Yeah. It’s nice that he loves you that much. I like that a lot. Yeah.

So you and your husband are running this business together. Tell me, tell me more about the business you’re running.

JODIE:

So basically, we empower families, particularly moms because moms, the gatekeeper of what comes into the home in terms of taking care of the family. We educate people on how to use natural solutions for alternatives to health care. So essential oils is the bulk of what we educate on and how they can use them. Really just to deal with the day to day stuff that families come across like cough and cold and headaches and tummy aches and bruises and scrapes and boo-boos and things like that.

LINDSAY:

Oh, very, very cool. I like that. The natural approach. Is that, again, back to mindset, is the natural mindset something you have always lived your life by?

JODIE:

Ironically, no being a very rational person who kind of, you know, went with the flow. I think I was very much in line with just the modern medicine. You know, the way that our modern medicine industry works. And it was about, well probably about six or seven years ago that my husband got strep throat three times in a year and was on antibiotics each time. And one time was when we were driving through the night to take our kids to Disney world. And he was like, okay, I got to go to the hospital in the States. And they gave him some steroid and said, we don’t even know if you’ve got it, but we’ll give you the steroid cause it’ll, you know, keep it at bay so it doesn’t ruin your holiday. And when we returned to Canada, he got checked out at our local doctor and she’s like, now that you’ve been on so much antibiotics, you’re going to need another round of probiotics, which does sound a little more kind of holistic, you know, based.

WORK TO COMPLETE = In the interview, Jodie names the day-to-day problems families deal with using essential oils. List every one of them. The listing that follows has no connection to this interview.

AVAILABLE DATA =
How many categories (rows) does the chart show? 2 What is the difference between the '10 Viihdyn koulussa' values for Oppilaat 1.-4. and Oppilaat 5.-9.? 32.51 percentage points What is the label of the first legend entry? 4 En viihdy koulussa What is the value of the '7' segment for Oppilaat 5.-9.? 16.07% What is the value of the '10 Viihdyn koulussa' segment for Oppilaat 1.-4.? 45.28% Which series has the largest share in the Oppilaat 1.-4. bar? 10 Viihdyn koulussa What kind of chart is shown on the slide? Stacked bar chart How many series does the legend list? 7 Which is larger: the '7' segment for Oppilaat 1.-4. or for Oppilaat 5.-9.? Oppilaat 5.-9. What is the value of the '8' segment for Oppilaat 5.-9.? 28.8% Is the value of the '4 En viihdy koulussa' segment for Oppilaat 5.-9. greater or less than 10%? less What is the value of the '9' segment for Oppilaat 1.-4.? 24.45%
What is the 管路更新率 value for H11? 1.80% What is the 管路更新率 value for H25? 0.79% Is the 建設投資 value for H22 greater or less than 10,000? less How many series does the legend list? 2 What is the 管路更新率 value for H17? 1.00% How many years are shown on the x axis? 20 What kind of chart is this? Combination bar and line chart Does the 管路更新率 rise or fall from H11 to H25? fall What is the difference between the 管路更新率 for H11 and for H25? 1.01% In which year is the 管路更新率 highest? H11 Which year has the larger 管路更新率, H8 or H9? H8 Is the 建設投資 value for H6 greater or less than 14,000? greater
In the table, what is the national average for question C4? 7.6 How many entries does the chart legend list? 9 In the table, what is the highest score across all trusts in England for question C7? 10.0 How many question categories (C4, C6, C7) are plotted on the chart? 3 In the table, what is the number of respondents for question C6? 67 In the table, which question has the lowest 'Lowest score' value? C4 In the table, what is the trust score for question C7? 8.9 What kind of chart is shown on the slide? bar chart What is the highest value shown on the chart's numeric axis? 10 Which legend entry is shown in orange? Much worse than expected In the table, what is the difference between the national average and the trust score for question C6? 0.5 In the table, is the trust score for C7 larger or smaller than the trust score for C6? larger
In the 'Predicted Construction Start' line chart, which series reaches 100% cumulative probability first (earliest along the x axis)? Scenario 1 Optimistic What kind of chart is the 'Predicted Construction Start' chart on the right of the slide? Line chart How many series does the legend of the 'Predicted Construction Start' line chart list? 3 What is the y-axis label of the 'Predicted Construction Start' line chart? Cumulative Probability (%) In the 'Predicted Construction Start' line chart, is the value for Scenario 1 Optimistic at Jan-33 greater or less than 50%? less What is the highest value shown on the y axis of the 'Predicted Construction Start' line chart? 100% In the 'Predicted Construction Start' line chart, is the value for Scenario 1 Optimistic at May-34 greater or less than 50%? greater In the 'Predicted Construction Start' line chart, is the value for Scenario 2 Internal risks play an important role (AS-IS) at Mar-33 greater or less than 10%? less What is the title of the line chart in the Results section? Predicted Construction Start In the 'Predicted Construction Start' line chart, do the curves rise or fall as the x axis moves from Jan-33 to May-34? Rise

FINISHED EXERCISE = Cough, cold, headaches, tummy aches, bruises, scrapes, boo-boos